Agents and Teams can now share and reuse the same session to preserve context and history across handoffs. This unlocks smoother multi-agent coordination, better auditability, and less custom plumbing for continuity.

Details

  • Share session state across agents and teams for seamless handoffs
  • Improves traceability for compliance and postmortems
  • Backwards compatible and easy to adopt

Who this is for: Orchestration teams building multi-agent workflows and escalations.

We’ve integrated TavilyReader for knowledge base ingestion and enhanced Tavily tools with URL content extraction (sync and async). This streamlines building and maintaining ingestion pipelines for retrieval-augmented generation.

Details

  • Ingest web pages into Knowledge bases with fewer moving parts
  • Supports sync and async workflows for flexible throughput
  • Reduces custom parsing and ETL glue code

Who this is for: Teams building RAG systems, knowledge bases, and automated research pipelines.

Agents can now leverage Claude’s native skills for documents, spreadsheets, and presentations. This expands what agents can execute natively — from editing and analysis to content generation — without custom tooling.

Details

  • Invoke skills to edit docs, analyze spreadsheets, and build presentations
  • Enhances agent capability coverage with no breaking changes
  • Complements existing toolchains and governance controls

Who this is for: Teams automating knowledge work across operations, research, and product workflows.

Introducing Async SqliteDb for end-to-end async database access. This enables higher throughput and lower tail latency in asyncio-based services by removing blocking I/O, while reducing boilerplate and integration effort.

Details

  • Full async reads, writes, and transactions for SQLite
  • Drop-in for async apps and serverless runtimes
  • Examples included; no migration required for existing sync usage

Who this is for: Teams running agents in async web services, workers, or streaming pipelines.

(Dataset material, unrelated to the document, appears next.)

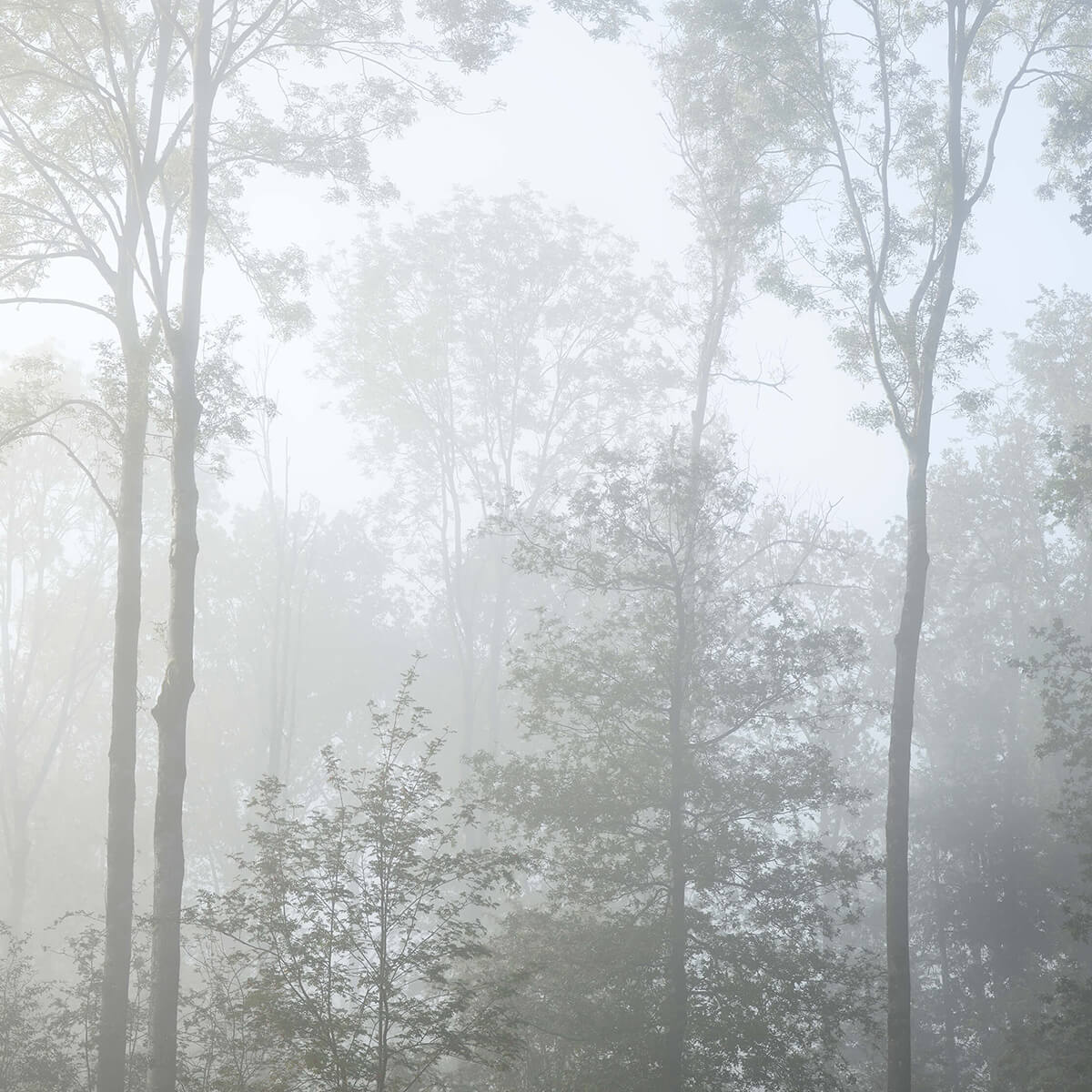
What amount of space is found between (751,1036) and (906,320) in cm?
974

We’ve added native caching for model responses across sync, async, and streaming APIs. You can configure TTL and cache storage to accelerate repeated prompts and reduce token spend — without building your own cache layer. This is opt-in and works out of the box across the platform.

Details

  • Works across all API modes (sync/async/streaming)
  • Configurable TTL and cache directory for control and portability
  • Reduces latency for repeated prompts in production and evaluation pipelines

Who this is for: Teams optimizing cost, responsiveness, and throughput for high-volume or repetitive LLM workloads.